—¿Quiere usted creer —interrumpió la señora Terentiev dirigiéndose al príncipe— que este hombre sin pudor no ha respetado siquiera la orfandad de mis hijos? Todo me lo ha robado, se lo ha llevado todo, lo ha vendido todo, hipotecado todo, sin dejar nada. ¿Y qué voy a hacer ahora con tus pagarés, hombre sin conciencia, pérfido? Responde, embustero; responde, monstruo insaciable. ¿Con qué voy a dar ahora de comer a mis hijos huérfanos? Ahora llega borracho como una cuba, y no puede ni sostenerse sobre las piernas… ¡Oh! ¿Por qué habré incurrido por culpa tuya en la ira divina?

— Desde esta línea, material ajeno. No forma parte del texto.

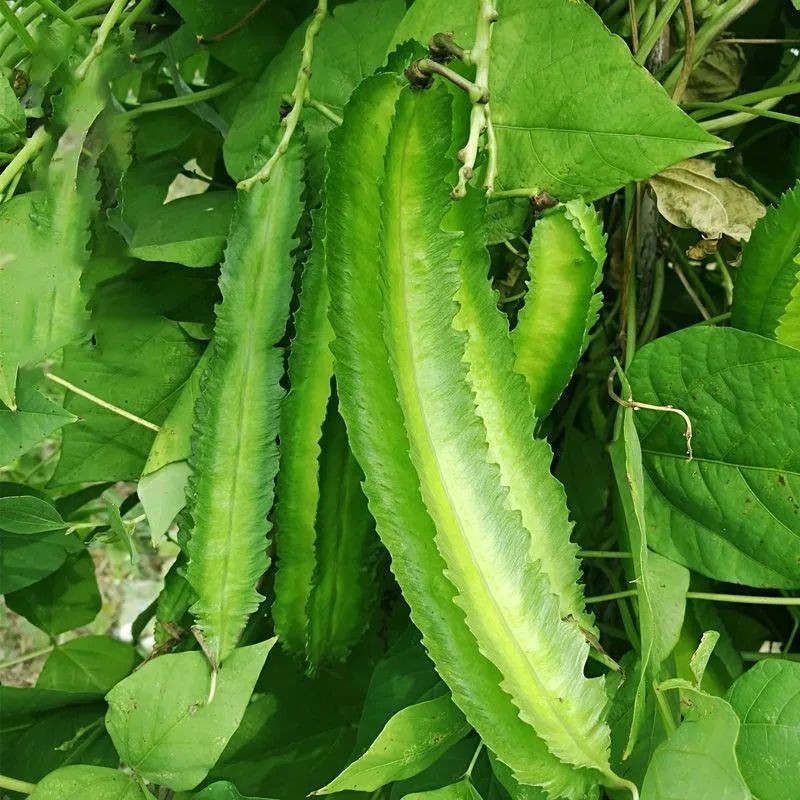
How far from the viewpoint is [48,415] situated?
0.50 meters

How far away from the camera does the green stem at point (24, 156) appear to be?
1.69 ft

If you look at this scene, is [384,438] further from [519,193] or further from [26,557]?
[26,557]

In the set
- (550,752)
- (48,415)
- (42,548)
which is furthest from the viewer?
(42,548)

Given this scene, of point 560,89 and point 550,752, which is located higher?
point 560,89

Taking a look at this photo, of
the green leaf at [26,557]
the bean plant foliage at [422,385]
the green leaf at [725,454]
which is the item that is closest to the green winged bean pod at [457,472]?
the bean plant foliage at [422,385]

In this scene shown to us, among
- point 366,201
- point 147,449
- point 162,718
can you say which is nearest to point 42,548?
point 147,449

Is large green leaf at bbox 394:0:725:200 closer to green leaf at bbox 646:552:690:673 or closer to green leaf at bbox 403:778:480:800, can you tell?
green leaf at bbox 646:552:690:673

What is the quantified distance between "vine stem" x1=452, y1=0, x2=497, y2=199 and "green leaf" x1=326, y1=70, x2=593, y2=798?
2 cm

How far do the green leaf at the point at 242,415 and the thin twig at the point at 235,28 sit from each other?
4.9 inches

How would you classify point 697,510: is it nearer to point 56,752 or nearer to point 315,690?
point 315,690

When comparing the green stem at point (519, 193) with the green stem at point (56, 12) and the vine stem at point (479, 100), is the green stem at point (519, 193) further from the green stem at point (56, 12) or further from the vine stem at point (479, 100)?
the green stem at point (56, 12)

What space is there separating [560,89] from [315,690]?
427 millimetres

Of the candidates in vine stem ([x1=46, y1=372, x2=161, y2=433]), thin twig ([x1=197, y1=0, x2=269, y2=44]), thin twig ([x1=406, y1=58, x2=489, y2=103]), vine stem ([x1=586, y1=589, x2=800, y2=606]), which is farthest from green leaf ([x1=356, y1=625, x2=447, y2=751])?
thin twig ([x1=197, y1=0, x2=269, y2=44])

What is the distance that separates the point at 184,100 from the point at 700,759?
20.6 inches
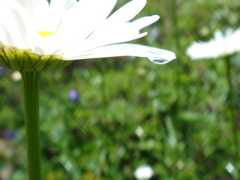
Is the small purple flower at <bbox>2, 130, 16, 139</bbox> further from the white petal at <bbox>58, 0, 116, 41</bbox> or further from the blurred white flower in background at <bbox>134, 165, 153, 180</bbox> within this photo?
the white petal at <bbox>58, 0, 116, 41</bbox>

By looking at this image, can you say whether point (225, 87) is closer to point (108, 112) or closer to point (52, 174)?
point (108, 112)

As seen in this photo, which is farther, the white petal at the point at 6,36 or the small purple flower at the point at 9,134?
the small purple flower at the point at 9,134

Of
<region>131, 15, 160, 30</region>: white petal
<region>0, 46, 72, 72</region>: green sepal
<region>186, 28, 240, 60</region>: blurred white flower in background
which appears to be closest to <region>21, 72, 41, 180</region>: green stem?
<region>0, 46, 72, 72</region>: green sepal

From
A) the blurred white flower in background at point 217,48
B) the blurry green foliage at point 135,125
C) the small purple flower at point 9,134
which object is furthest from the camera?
the small purple flower at point 9,134

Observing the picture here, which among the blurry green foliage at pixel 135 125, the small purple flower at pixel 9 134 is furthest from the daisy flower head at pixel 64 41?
the small purple flower at pixel 9 134

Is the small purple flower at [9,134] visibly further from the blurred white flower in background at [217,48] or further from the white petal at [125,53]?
the white petal at [125,53]

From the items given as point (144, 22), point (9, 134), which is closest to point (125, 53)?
point (144, 22)
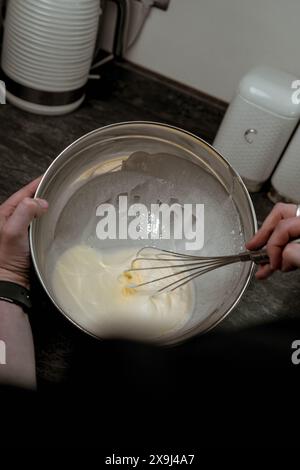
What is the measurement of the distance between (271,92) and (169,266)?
381 mm

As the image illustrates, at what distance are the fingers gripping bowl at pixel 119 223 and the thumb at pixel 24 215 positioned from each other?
0.05 ft

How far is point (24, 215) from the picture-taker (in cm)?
63

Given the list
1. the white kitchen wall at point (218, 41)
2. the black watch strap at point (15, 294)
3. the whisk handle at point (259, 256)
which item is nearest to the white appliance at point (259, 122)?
the white kitchen wall at point (218, 41)

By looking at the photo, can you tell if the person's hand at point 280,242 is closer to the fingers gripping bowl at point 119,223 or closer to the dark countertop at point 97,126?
the fingers gripping bowl at point 119,223

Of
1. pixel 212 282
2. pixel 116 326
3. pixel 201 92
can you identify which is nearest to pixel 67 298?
pixel 116 326

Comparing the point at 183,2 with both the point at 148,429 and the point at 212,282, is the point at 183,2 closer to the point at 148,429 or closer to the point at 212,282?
the point at 212,282

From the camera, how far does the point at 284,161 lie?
0.95 meters

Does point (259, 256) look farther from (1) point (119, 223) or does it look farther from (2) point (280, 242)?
(1) point (119, 223)

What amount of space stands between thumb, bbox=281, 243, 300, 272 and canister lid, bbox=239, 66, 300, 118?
370mm

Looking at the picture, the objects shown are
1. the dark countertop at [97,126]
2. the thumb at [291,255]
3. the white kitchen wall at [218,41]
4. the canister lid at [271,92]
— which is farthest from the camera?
the white kitchen wall at [218,41]

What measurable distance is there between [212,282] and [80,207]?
7.8 inches

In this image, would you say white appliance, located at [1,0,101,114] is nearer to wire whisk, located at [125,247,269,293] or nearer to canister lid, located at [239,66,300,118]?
canister lid, located at [239,66,300,118]

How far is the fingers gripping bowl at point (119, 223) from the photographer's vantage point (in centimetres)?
65

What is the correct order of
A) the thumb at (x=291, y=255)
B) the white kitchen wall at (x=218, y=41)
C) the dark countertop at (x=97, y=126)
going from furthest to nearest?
the white kitchen wall at (x=218, y=41) → the dark countertop at (x=97, y=126) → the thumb at (x=291, y=255)
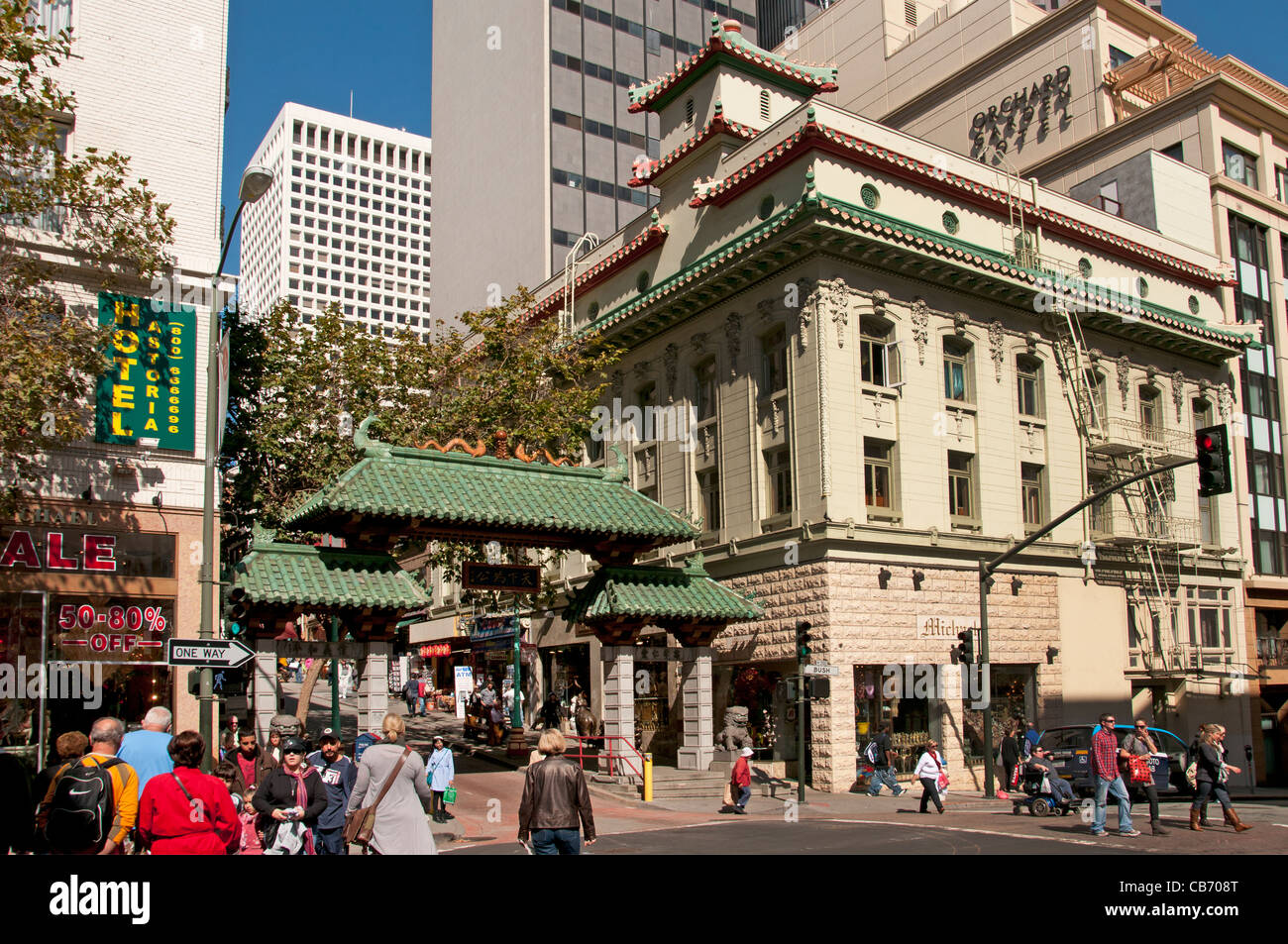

Contesta, malvado, hipócrita.
El general no acertó a ponerse a la altura de la situación.
—Marfa Borisovna, ahí van veinticinco rublos. Es todo lo que puedo. Y aun esos los debo a la generosidad de mi noble amigo, el príncipe. Me he equivocado dolorosamente… ¡Así es la vida! Y ahora… dispénsenme, pero… me siento débil —dijo Ardalion Alejandrovich mientras, en pie en medio de la sala, saludaba en todas direcciones—. Me siento débil, sí… Dispénsenme… Lenotchka, hijita, un almohadón.
Lenotchka, una niñita de unos ocho años, corrió a buscar una almohada y la puso sobre un duro sofá de desgarrado cuero. El general se proponía decir muchas cosas, pero, apenas instalado en el sofá, volvió la cara a la pared y se durmió con el sueño de los justos.